Neben fertig konfigurierten Standard-Lösungen existieren bereits heute innovative Multi-Cloud-Lösungen, um die Komplexität der Architekturen sowie der Anwendungen deutlich zu reduzieren. Im Ergebnis senkt man so die Betriebskosten, ohne dabei auf Individualität verzichten zu müssen: Derartige Lösungen lassen sich durch individuelles Customizing, Premium-Services und weitere Cloud-Anwendungen erweitern, die die notwendige Flexibilität über die Standardprozesse hinaus mitbringen. Der erwähnte notwendige Dialog innerhalb von Kooperationen kann sich damit intensivieren, da die Erweiterungen des Hersteller-Standards gemeinsam eingebracht werden können und sollten. Innerhalb der Kooperation entsteht somit über den Leistungsumfang des Herstellers hinaus ein erweiterter gemeinsamer Lösungsraum.

Am Beispiel der Marktkommunikation im Energiemarkt wird die Bedeutung der Cloud nochmals deutlicher: Aktuell führen bei den Marktformatwechseln viele Unternehmen die Anpassungen in ihren konfigurierten Systemen separat durch, obwohl diese Anpassungen rein fachlich-prozessual überall identisch sein sollten. Innerhalb einer Kooperation ist hier heute ein Mehrwert gegeben, da diese Anpassungen auf gemeinsamer Blaupause durchgeführt werden können, was den Aufwand mindestens halbiert. Perspektivisch werden die Hersteller jedoch vermehrt auf Public-Cloud-Lösungen setzen müssen, um die gesetzlichen Anpassungen einmal für alle betroffenen Unternehmen umzusetzen. Da einige Prozessbestandteile (Aussteuerungen, Prüfungen, …) in der Praxis im Kontext der unterschiedlichen Unternehmensstrategien individualisiert werden müssen, bietet eine Kooperation hier erneut den Vorteil, den ausgelieferten Hersteller-Standard sinnvoll und effizient zu ergänzen.

☆ ☆ ☆

## Zu bearbeitende Aufgaben
[A] Schreib aus dem Text über Multi-Cloud-Lösungen das Stück von „Neben fertig konfigurierten“ bis „erweiterter gemeinsamer Lösungsraum.“ ab und benenne dabei „Betriebskosten“ in „laufenden Kosten“ um.
[B] Schreib den Text über Multi-Cloud-Lösungen weiter, direkt im Anschluss an seinen letzten Satz.

## Bereitgestellte Angaben
☆ ☆ ☆

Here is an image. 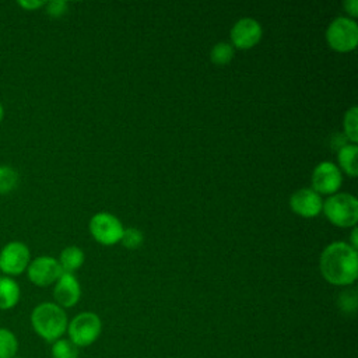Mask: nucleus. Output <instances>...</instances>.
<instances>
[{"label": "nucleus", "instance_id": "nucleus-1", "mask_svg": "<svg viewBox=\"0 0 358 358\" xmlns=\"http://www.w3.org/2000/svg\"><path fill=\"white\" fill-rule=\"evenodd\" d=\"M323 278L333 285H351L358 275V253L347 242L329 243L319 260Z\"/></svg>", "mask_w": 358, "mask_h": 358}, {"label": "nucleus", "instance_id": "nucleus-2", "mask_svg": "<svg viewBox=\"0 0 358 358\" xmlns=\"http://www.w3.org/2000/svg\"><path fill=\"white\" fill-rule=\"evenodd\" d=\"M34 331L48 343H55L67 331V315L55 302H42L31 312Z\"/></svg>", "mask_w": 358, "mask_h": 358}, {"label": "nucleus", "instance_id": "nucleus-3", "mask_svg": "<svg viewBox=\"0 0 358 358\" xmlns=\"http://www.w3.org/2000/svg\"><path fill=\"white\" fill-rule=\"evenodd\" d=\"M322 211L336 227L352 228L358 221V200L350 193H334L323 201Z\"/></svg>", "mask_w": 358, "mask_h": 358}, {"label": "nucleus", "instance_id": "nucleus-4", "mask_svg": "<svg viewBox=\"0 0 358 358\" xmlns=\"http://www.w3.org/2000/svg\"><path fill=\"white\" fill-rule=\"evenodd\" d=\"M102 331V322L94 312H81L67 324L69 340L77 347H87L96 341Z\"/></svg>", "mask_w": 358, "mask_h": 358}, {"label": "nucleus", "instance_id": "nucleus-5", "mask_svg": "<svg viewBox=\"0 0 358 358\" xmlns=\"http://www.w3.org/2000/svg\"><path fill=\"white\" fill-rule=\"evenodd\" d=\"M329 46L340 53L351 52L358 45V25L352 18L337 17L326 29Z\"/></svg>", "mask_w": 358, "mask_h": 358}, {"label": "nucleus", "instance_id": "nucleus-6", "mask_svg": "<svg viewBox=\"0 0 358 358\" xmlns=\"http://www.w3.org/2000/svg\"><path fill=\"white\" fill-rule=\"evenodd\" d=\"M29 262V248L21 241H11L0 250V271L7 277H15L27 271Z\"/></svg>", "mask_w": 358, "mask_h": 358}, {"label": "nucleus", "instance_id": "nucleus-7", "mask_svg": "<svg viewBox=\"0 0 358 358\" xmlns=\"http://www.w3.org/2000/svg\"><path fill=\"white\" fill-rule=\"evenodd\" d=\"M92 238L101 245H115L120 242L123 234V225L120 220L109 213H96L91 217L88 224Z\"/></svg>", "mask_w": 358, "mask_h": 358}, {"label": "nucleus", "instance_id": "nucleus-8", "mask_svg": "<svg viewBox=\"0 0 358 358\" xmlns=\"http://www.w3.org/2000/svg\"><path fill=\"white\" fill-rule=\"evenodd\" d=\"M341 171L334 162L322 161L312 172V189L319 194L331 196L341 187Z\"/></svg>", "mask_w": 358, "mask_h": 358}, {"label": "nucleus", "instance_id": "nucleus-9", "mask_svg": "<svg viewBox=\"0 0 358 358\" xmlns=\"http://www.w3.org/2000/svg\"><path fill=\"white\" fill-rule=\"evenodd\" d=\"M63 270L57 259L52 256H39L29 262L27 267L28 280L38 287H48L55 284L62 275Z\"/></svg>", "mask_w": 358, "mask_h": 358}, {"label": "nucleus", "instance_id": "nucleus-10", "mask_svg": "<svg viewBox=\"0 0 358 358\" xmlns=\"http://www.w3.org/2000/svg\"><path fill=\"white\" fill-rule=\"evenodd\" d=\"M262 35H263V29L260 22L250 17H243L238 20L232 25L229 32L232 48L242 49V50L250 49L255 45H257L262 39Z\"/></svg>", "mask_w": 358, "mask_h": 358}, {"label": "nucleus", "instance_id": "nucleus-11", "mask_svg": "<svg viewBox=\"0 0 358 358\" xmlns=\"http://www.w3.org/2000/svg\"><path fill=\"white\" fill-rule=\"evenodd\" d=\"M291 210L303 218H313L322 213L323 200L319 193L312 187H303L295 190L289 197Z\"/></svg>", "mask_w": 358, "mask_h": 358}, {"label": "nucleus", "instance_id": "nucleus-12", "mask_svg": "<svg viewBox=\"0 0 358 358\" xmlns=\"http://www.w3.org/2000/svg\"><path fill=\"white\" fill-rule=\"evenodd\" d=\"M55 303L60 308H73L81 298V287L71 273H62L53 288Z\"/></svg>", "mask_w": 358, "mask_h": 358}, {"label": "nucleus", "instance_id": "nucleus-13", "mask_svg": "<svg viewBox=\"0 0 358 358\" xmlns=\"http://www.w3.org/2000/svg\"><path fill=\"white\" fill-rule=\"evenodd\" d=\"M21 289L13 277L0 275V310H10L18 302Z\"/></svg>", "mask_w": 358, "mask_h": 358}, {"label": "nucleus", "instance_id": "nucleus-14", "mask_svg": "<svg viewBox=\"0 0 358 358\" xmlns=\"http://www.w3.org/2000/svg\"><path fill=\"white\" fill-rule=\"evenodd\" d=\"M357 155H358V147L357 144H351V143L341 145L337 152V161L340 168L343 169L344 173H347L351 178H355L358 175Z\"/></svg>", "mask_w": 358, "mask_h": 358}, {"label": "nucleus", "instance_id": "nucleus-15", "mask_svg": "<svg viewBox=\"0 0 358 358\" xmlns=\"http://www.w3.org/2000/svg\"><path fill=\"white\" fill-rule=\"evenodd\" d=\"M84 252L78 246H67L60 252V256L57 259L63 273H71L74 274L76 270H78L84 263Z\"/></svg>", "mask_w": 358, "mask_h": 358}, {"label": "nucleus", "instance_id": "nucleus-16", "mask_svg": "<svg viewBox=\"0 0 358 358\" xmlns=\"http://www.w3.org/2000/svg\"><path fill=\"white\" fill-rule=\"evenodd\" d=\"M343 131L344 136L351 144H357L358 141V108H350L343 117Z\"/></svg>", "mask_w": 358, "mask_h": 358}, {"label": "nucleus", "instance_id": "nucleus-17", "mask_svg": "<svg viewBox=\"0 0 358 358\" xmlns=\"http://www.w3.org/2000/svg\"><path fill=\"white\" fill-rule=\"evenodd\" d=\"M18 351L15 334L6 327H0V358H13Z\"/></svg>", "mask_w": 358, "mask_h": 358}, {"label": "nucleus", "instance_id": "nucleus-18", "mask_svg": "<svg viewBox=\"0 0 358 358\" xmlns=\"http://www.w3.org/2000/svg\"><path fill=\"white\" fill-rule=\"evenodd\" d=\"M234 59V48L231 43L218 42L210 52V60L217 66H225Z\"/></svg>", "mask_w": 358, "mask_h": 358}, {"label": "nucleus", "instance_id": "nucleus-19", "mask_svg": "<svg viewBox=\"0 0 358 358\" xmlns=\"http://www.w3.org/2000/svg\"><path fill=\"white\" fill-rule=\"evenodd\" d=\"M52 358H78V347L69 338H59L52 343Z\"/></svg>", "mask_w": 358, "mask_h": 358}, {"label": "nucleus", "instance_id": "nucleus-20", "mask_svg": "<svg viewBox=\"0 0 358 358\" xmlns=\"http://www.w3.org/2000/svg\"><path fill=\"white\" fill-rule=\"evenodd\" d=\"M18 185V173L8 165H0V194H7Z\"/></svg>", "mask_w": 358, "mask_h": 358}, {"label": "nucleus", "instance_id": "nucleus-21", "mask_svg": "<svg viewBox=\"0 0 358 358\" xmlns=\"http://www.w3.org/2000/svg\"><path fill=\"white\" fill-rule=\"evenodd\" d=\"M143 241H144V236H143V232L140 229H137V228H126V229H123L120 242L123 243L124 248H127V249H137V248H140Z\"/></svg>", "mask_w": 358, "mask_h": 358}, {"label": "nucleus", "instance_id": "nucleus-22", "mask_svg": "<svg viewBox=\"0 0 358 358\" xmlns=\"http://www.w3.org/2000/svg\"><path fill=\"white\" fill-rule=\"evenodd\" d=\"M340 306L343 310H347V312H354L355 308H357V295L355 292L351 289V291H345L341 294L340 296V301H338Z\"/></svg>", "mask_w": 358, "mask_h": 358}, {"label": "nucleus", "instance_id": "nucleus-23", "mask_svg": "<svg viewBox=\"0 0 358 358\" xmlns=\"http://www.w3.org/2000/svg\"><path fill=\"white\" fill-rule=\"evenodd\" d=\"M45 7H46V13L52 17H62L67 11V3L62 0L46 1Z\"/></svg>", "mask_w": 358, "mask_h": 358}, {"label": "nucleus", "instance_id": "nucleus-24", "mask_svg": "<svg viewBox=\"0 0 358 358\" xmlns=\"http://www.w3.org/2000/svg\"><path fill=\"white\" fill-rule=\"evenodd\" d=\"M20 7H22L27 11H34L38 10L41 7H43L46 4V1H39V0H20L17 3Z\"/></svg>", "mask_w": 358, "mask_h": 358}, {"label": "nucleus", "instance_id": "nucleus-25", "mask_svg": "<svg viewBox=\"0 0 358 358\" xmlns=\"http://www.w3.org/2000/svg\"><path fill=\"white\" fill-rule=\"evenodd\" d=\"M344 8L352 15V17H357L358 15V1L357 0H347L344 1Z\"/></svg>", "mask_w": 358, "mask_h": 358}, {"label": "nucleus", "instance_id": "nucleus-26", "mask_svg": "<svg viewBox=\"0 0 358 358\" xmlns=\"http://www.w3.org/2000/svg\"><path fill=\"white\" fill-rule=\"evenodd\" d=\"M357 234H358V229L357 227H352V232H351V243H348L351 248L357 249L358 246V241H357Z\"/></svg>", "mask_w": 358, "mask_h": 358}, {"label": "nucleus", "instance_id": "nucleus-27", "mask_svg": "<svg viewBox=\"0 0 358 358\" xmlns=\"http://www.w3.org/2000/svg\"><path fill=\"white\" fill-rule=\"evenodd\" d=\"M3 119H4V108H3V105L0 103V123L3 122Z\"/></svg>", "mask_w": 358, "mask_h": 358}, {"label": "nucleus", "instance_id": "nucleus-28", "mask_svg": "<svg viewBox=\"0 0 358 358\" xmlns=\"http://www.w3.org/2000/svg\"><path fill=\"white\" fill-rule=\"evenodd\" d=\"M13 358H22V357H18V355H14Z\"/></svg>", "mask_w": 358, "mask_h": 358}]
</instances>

☆ ☆ ☆

## Ergebnisse je Aufgabe
[A]
Neben fertig konfigurierten Standard-Lösungen existieren bereits heute innovative Multi-Cloud-Lösungen, um die Komplexität der Architekturen sowie der Anwendungen deutlich zu reduzieren. Im Ergebnis senkt man so die laufenden Kosten, ohne dabei auf Individualität verzichten zu müssen: Derartige Lösungen lassen sich durch individuelles Customizing, Premium-Services und weitere Cloud-Anwendungen erweitern, die die notwendige Flexibilität über die Standardprozesse hinaus mitbringen. Der erwähnte notwendige Dialog innerhalb von Kooperationen kann sich damit intensivieren, da die Erweiterungen des Hersteller-Standards gemeinsam eingebracht werden können und sollten. Innerhalb der Kooperation entsteht somit über den Leistungsumfang des Herstellers hinaus ein erweiterter gemeinsamer Lösungsraum.

[B]
Dabei müssen die bereits heute bestehenden Herausforderungen neuer gesetzlicher Anpassungen oder technischer Weiterentwicklungen in das Unternehmen vermittelt werden. Das notwendige Projektmanagement, die Integration bzw. Überwachung von Schnittstellen zur Cloud und der gemeinsame Austausch mit den Fachbereichen der Unternehmen sowie die Roadmap und Wirtschaftsplanung sollten daher zwangsläufig gemeinsam stattfinden.

Vorbereitungen treffen

Die Partner in einer Interkommunalen Kooperation müssen sich aufgrund der Relevanz schon heute mit dem Weg in die Cloud beschäftigen, da einzelne Software-Hersteller bereits keine aktuellen On-Premises-Lösungen mehr anbieten oder den Wegfall für die nahe Zukunft verkündet haben.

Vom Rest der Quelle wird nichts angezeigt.